In the summer of 1403, the Percys rebelled and took up arms against the king. According to J. M. W. Bean, it is clear that the Percys were in collusion with Glyndŵr. Mortimer's brother-in-law Henry 'Hotspur' Percy and Hotspur's uncle, Thomas Percy, 1st Earl of Worcester, moved south with their army. However, Hotspur's father, Henry Percy, 1st Earl of Northumberland, was, for reasons never fully explained, slow to move south with his army. Hotspur and Worcester met Henry IV's forces at the Battle of Shrewsbury on 21 July 1403 without Northumberland's assistance. They were defeated; Hotspur was slain, and Worcester was executed two days later.

The alliance of Glyndŵr and Edmund Mortimer with the Percys survived the setback at Shrewsbury. In February 1405, Glyndŵr, Mortimer, and Northumberland entered into the Tripartite Indenture, which proposed a threefold division of the kingdom. Mortimer was to have most of the south of England. This agreement was apparently connected to the attempted abduction of Mortimer's nephew Edmund in the same month and Northumberland's second rising in May 1405.
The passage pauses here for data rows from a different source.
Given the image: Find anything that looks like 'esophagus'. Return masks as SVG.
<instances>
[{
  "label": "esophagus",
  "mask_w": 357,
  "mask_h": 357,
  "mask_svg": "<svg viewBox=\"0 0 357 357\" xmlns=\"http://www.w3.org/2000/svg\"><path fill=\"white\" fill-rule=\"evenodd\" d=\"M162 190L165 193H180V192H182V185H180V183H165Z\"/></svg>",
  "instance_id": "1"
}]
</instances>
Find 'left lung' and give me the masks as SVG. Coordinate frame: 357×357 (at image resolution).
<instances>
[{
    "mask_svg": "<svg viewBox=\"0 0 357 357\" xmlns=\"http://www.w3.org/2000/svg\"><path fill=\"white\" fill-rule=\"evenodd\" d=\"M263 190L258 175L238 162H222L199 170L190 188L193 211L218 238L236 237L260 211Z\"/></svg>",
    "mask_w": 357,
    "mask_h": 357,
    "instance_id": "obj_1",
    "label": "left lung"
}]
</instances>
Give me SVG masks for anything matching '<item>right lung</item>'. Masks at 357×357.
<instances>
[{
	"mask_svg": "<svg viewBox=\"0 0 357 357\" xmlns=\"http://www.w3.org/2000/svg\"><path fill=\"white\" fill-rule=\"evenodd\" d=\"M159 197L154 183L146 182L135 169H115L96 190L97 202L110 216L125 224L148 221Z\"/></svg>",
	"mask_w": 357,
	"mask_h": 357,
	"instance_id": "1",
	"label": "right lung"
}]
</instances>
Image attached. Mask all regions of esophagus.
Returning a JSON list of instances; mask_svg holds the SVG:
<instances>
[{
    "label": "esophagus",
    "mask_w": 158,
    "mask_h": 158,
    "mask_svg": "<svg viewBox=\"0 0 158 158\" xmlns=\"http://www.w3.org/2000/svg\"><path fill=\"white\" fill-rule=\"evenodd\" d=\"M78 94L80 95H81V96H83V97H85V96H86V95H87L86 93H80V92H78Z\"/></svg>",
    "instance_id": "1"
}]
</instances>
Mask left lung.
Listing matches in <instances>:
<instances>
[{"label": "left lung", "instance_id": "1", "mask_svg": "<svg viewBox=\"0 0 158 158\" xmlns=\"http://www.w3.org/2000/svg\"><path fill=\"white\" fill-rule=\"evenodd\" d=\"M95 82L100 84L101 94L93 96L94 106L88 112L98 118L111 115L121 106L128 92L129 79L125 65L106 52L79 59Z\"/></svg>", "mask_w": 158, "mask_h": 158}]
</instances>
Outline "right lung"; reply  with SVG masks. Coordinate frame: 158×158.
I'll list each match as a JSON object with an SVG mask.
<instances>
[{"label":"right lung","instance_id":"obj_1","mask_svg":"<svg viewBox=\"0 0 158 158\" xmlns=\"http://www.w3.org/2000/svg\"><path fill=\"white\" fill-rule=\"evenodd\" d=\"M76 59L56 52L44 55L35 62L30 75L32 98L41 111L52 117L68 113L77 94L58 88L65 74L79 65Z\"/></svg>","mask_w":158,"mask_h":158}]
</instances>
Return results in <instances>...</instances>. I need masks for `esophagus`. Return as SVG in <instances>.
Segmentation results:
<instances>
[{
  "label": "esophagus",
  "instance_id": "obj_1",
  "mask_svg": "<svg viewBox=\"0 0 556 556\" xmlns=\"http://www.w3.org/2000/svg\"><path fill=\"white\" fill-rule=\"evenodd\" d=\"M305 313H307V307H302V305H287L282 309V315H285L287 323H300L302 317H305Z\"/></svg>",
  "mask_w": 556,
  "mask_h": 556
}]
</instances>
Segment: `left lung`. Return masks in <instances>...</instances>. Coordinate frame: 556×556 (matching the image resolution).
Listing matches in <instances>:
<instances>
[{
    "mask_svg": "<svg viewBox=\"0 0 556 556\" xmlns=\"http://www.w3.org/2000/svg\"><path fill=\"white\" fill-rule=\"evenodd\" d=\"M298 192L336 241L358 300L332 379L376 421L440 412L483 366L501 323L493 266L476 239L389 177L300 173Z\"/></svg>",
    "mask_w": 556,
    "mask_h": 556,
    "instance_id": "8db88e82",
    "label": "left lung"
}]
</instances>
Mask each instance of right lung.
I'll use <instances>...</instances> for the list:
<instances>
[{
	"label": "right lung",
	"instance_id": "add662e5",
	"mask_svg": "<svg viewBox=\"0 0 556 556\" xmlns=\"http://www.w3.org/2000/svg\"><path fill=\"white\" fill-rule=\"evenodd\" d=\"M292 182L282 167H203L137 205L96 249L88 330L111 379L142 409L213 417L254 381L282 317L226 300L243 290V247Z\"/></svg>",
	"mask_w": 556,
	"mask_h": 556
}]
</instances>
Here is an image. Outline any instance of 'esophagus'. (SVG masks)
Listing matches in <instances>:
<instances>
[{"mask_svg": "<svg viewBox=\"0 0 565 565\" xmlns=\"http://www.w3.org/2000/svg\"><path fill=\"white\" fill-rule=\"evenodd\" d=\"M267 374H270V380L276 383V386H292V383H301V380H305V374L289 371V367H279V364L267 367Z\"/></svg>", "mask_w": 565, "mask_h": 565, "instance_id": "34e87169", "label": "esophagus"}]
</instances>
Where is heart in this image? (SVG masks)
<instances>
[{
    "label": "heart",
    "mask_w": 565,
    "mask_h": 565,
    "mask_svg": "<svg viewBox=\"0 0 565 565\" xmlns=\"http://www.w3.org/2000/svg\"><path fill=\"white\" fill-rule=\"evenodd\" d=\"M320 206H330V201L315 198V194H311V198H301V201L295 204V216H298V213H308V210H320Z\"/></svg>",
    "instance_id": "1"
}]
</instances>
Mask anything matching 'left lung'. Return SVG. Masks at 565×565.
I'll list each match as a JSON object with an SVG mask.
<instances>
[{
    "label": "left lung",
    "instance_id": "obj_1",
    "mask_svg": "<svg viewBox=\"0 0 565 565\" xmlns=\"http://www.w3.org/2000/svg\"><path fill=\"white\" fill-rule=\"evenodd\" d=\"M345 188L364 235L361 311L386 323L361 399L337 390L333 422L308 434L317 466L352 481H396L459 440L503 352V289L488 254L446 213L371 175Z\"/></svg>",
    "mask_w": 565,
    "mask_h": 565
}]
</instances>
However, after Shrewsbury, Glyndŵr's attacks on the king's forces were largely unsuccessful, and according to T. F. Tout, "Mortimer himself was reduced to great distress". He died in 1409, either during or shortly after the eight-month siege of Glyndŵr's stronghold of Harlech Castle by Henry IV's son, Henry, Prince of Wales, where he was "killed in the fighting".

Edmund Mortimer and his wife Catrin had one son, Lionel, and three daughters. After Mortimer's death, the king had Catrin and her daughters brought to London, where they were held in custody. In 1413, she and two of her daughters were buried at St Swithin, London Stone.

===Shakespeare and Sir Edmund Mortimer===

Events in the life of Sir Edmund Mortimer were dramatised by Shakespeare in Henry IV, Part 1 (c. 1597). In the play, Shakespeare accurately identifies him as Hotspur's brother-in-law, but simultaneously conflates him with his nephew by referring to him as "Earl of March". He was famously played by Junius Brutus Booth, who was John Wilkes Booth’s father.